## DIRECTIONS FOR THIS TASK
Find the line with "How to make a pink tassel" in the data below. Repeat it and every line after it up to the end, exactly, but drop the pictures.

## PROVIDED MATERIAL
- - - - - - -

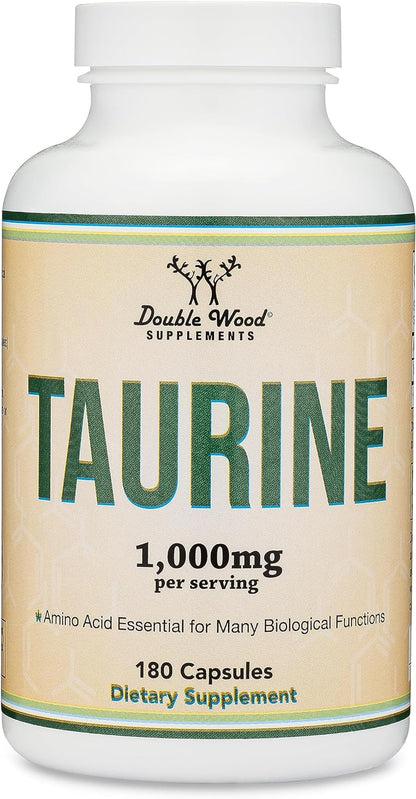 TAURINE TAURINA 1000 MG 180 CAPSULAS DOUBLE WOOD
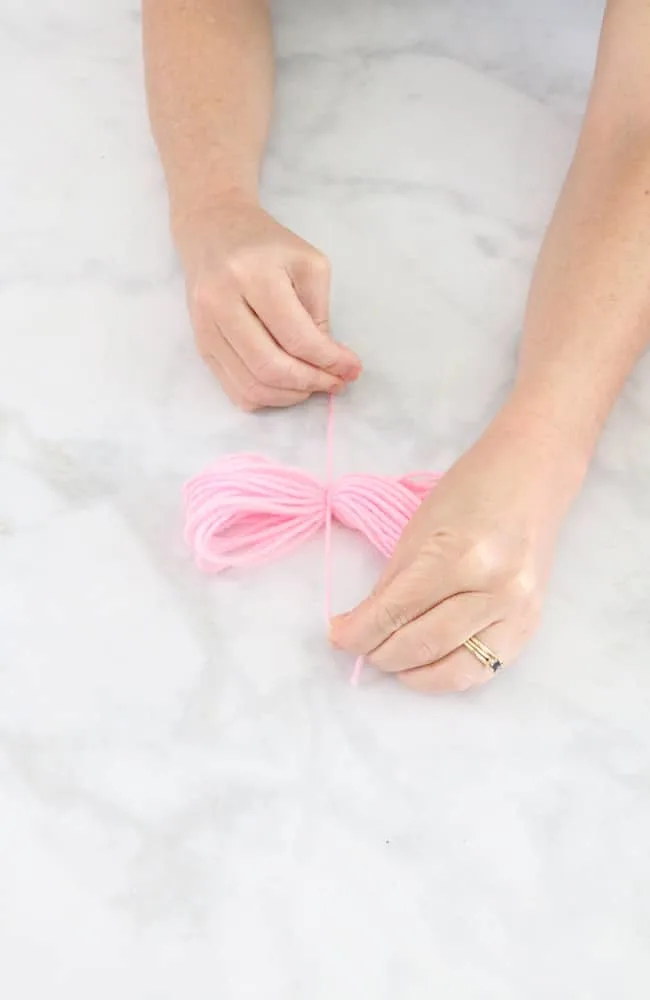 How to make a pink tassel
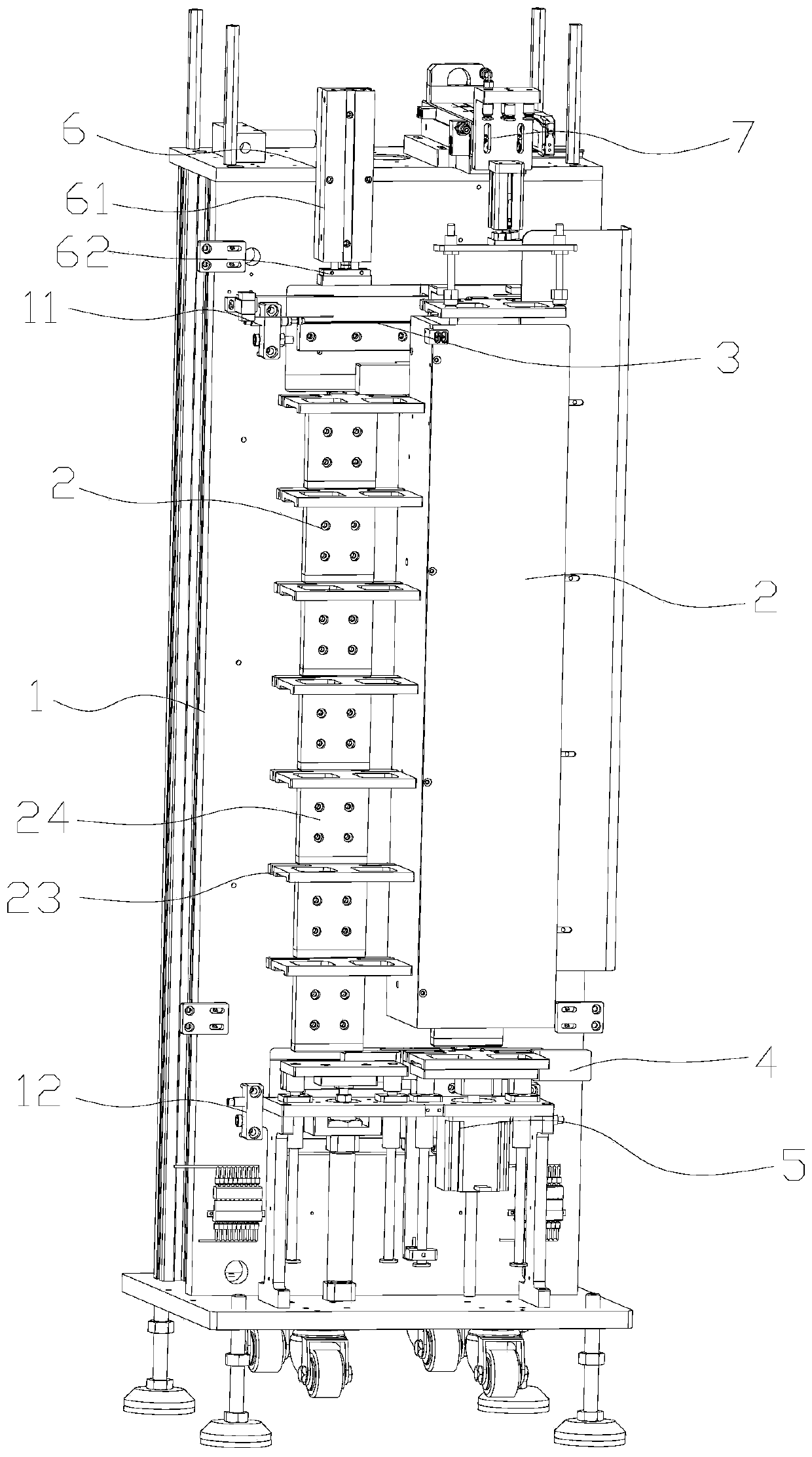 Layered conveying mechanism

- - - - - - -

## OUTPUT FOR THIS EXERCISE
 How to make a pink tassel
 Layered conveying mechanism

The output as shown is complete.